Don José Clemente (*)


Antes fue la guitarra,
el poncho de trabajo,
el cuchillo que viaja.


Quiero ir a pie a buscarlos;
a pie quiero traerlos
por entre flor y árbol.


El tiento doloroso de tu espera,
el duro estribo de tu salto;
tu pañuelo de sufrir,
sucio, roto, llorado;
tu mate oscuro,
tu cinturón plateado.


Quiero ir a pie. Volverme
a pie con tu recado.
Te llevaré una espiga
de oro en cada mano.
Tú no creíste en ella;
pero ella iba en tu caballo.


(*) Tal vez no tendría simpatía por el hombre que trabaja con las manos, porque era amigo de andar este arriero incansable. Pero, pese a lo que se diga, es históricamente cierto que don José Clemente participó de las vicisitudes del hijo, siguiéndolo hasta donde pudo. El mismo Sarmiento dice: “Mi padre, que me seguía como el ángel tutelar, se me aparecía en estos momentos de embriaguez, a sacarme de atolladeros que sin su previsión habrían podido serme fatales”. (N del A)





El árbol (*)


Detrás de la revolución
vinieron los árboles,
las bellas palabras
del árabe.
En las lagunas, en el cielo
se multiplicaron los ángeles.


Laprida trajo el sauce (1)
que debía llorarlo.
Cobo, la conversación del viento (2)
en el álamo.
El azahar
le dio su soplo al campo;
entró en el templo
con la novia y el canto.
La amapola,
la vara del durazno.


Y fue el trigo y el pan,
el ciprés y la estrella,
la vid y el vino,
la alfalfa y la abeja.
Embriagada de hojas,
la oruga dio la seda.


Por el agua purpúrea
vino flotando el cedro.
Trajo el asta, la cuna,
la mesa del maestro.
El indio es en la orilla
el Adam del Bermejo.
Ese, de bronce, que olfatea el aire,
es Sarmiento.


(*) El discurso pronunciado por Sarmiento, gobernador de San Juan, en 1862, con motivo de la inauguración de la Quinta Normal, documenta todo cuanto él esperaba de la introducción del árbol en el país. “¿Sabéis _pregunta_ lo que importan para la solución del país ciertas maderas? No teníamos maderas ni para improvisar lanzas”. Y es él el que anuncia, traspasado de alegría, el paso por delante de Corrientes, vía Bermejo, de la primera jangada de cedro de Oran. (**) (N del A)
(**) Orán: (San Ramón de la nueva Orán) Ciudad del Norte de la Provincia de Salta en la República Argentina, muy cercana al río Bermejo, límite con Bolivia. La zona es reconocida por sus maderas nobles, en especial el roble salteño. (N del E)
(1) Laprida, Francisco Narciso de: (San Juan, 28 de octubre de 1786 – Mendoza, 22 de septiembre de 1829) fue un abogado y político argentino. Fue diputado por San Juan al Congreso de Tucumán y presidió el mismo cuando se declaró la independencia del país el 9 de julio de 1816. (N del E)
(2) Cobo, Rafael: Terrateniente argentino de la costa atlántica de la provincia de Buenos Aires, hoy Rincón de Cobo, Mar de Cobo, Mar de Ajó, etc. Para detener el avance de las dunas marinas sobre sus tierras de labor, importó y plantó álamos de Europa a finales del siglo XIX. (N del E)

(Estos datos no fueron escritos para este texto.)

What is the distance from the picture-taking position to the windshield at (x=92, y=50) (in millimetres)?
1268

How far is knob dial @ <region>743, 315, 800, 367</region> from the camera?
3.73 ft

Viaje a la presidencia (*)


“Dios, el mar, el pensamiento”,
y arriba la luna con cuernos.


Esto que te cuento
me lo contó Sarmiento.
Yo te lo digo en verso,
porque en el mar hay potrillitos negros,
y hay ángeles en el cielo,
y el barco es un caballo que vuelve ligero,
y los peces saltan como saltan los perros.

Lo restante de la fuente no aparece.